### Records shown ###
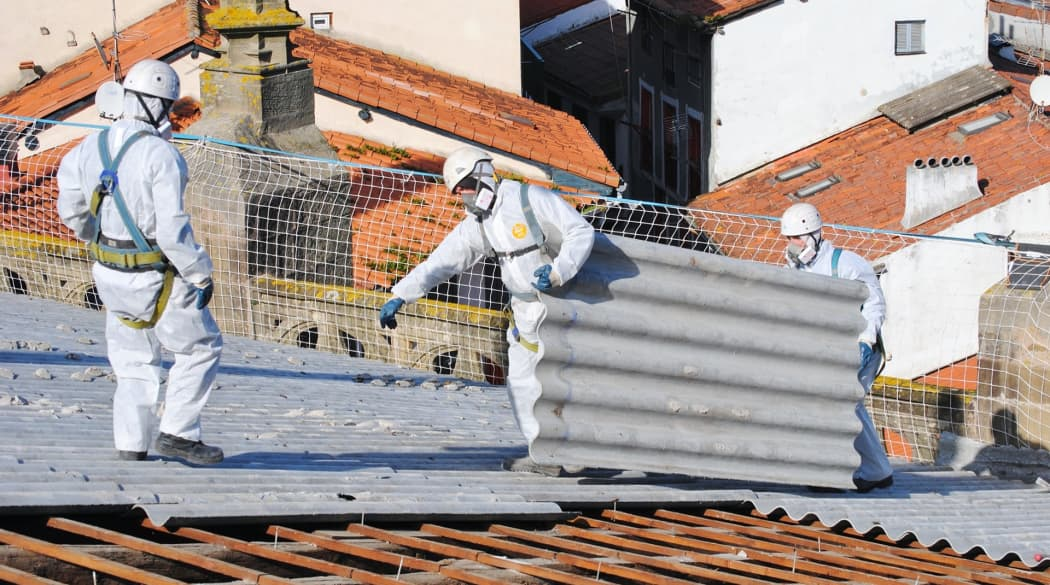Drei Handwerker entfernen Asbestplatten
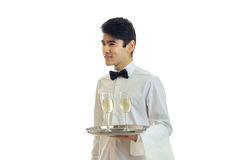 Charming waiter shirt holding a tray, and looks toward. Isolated on white background Royalty Free Stock Photos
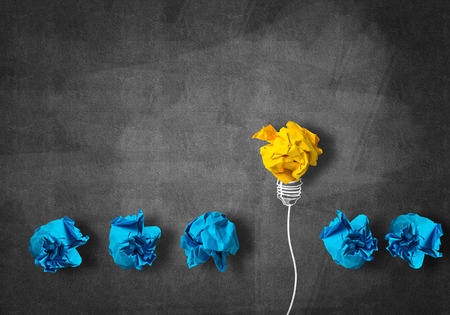 creativity concept: Inspiration concept with crumpled paper light bulb as good idea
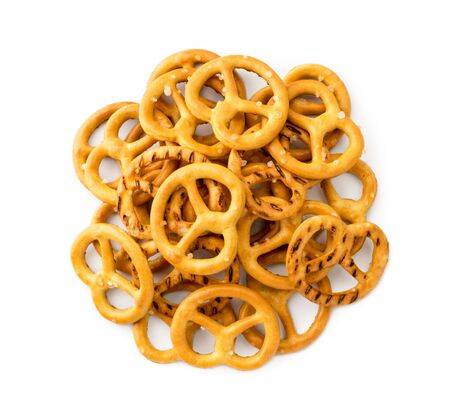 Heap of pretzels with salt on a white. The view of the top.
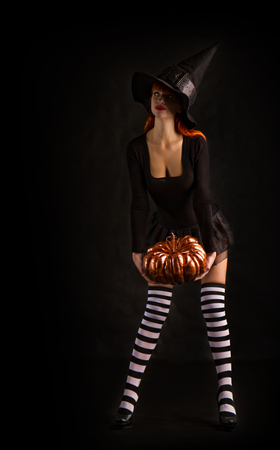 sexy girl dressed as a medieval witch stands with a pumpkin in their hands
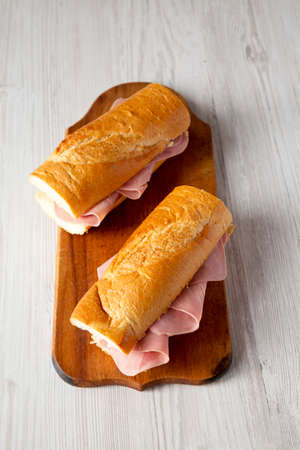 Homemade Parisian Jambon-Beurre Sandwich on a rustic wooden board on a white wooden background, low angle view.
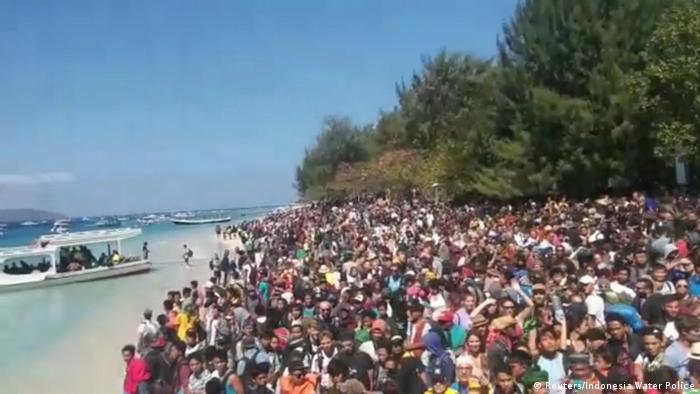 People crowd on the shore as they attempt to leave the Gili Islands
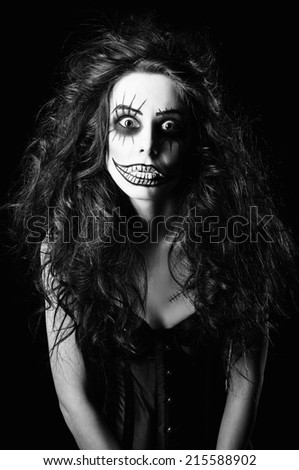 Beautiful young woman in the image of a sad gothic freak clown. Black and white - stock photo
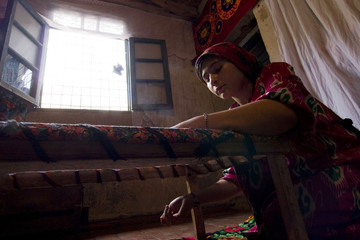 Woman embroiders cloth in traditional Tajik handicraft workshop in village of Padrud
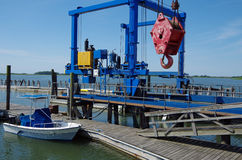 Доковый кран и шлюпка с морским взглядом Стоковая Фотография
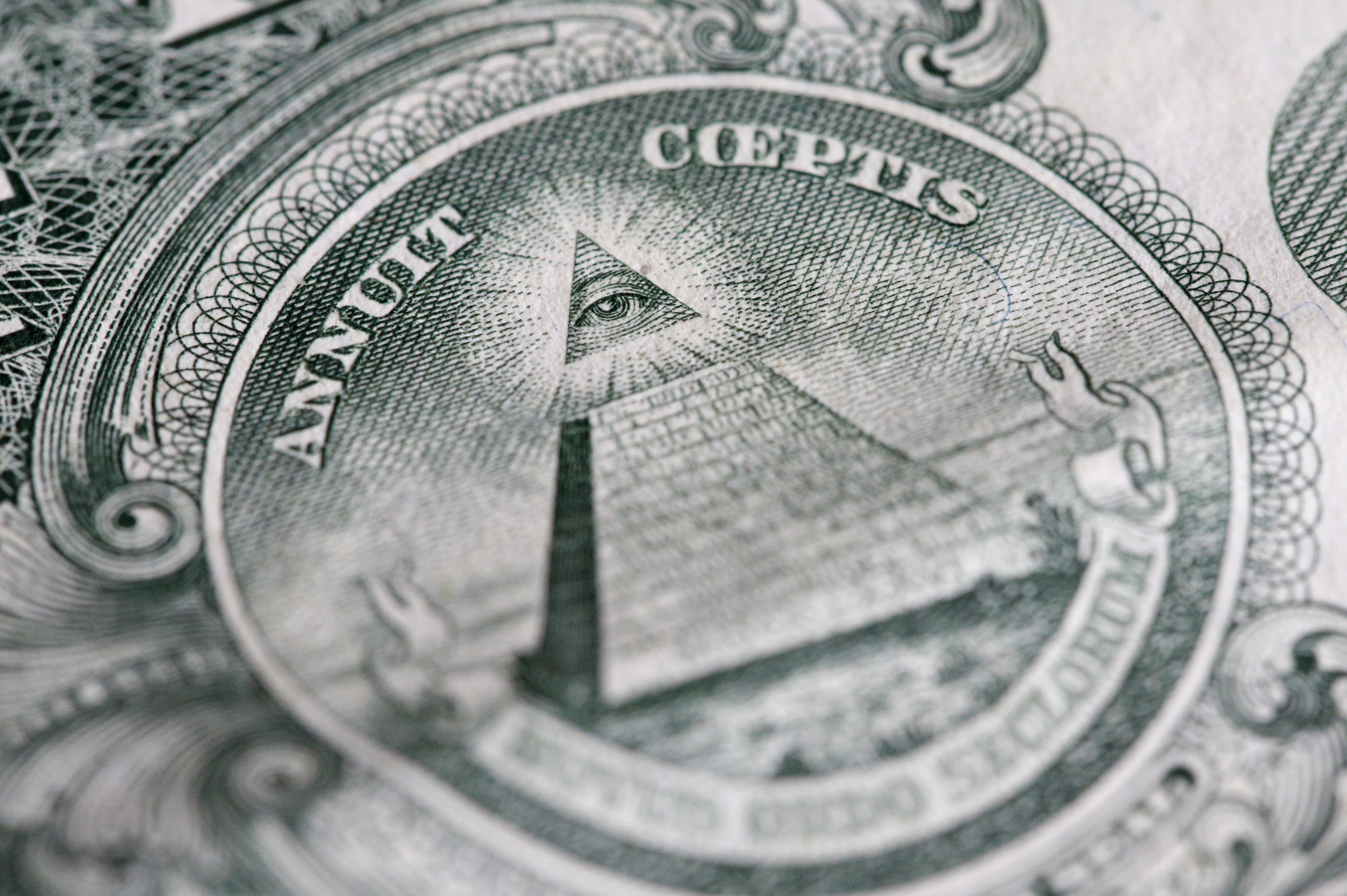 The reverse of the United States one-dollar bill depicting a Pyramid with 13 steps and the Eye of Providence.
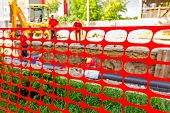image of safety barrier  - Pipeline under construction that is blocked off with a orange fence for safety - JPG
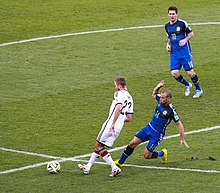 a83d5556a5c Mascherano going in for a tackle against Germany s Christoph Kramer in the  2014 FIFA World Cup Final.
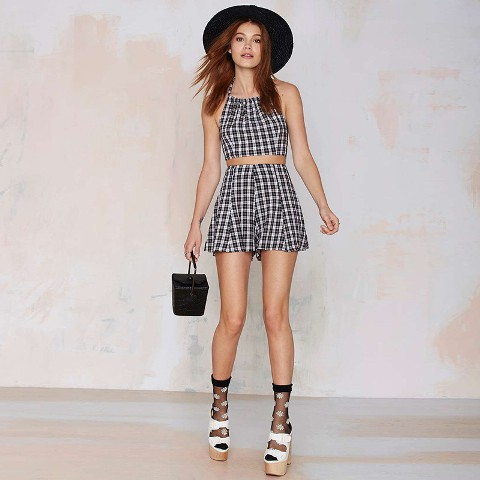 With checked crop top, black hat and platform sandals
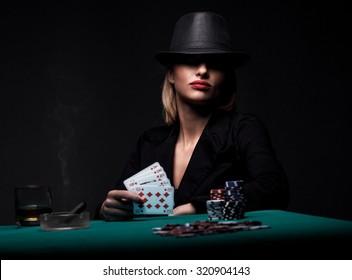 Satisfied female gambler shows royal flush in her hand. Dark color Intensity.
###
_What the task asks_
Each line from the line containing "Beautiful young woman" through the final line of the data above must be retyped exactly; nothing else, and no pictures, may appear.

_Response to this exercise_
 Beautiful young woman in the image of a sad gothic freak clown. Black and white - stock photo
 Woman embroiders cloth in traditional Tajik handicraft workshop in village of Padrud
 Доковый кран и шлюпка с морским взглядом Стоковая Фотография
 The reverse of the United States one-dollar bill depicting a Pyramid with 13 steps and the Eye of Providence.
image of safety barrier  - Pipeline under construction that is blocked off with a orange fence for safety - JPG
 a83d5556a5c Mascherano going in for a tackle against Germany s Christoph Kramer in the  2014 FIFA World Cup Final.
 With checked crop top, black hat and platform sandals
 Satisfied female gambler shows royal flush in her hand. Dark color Intensity.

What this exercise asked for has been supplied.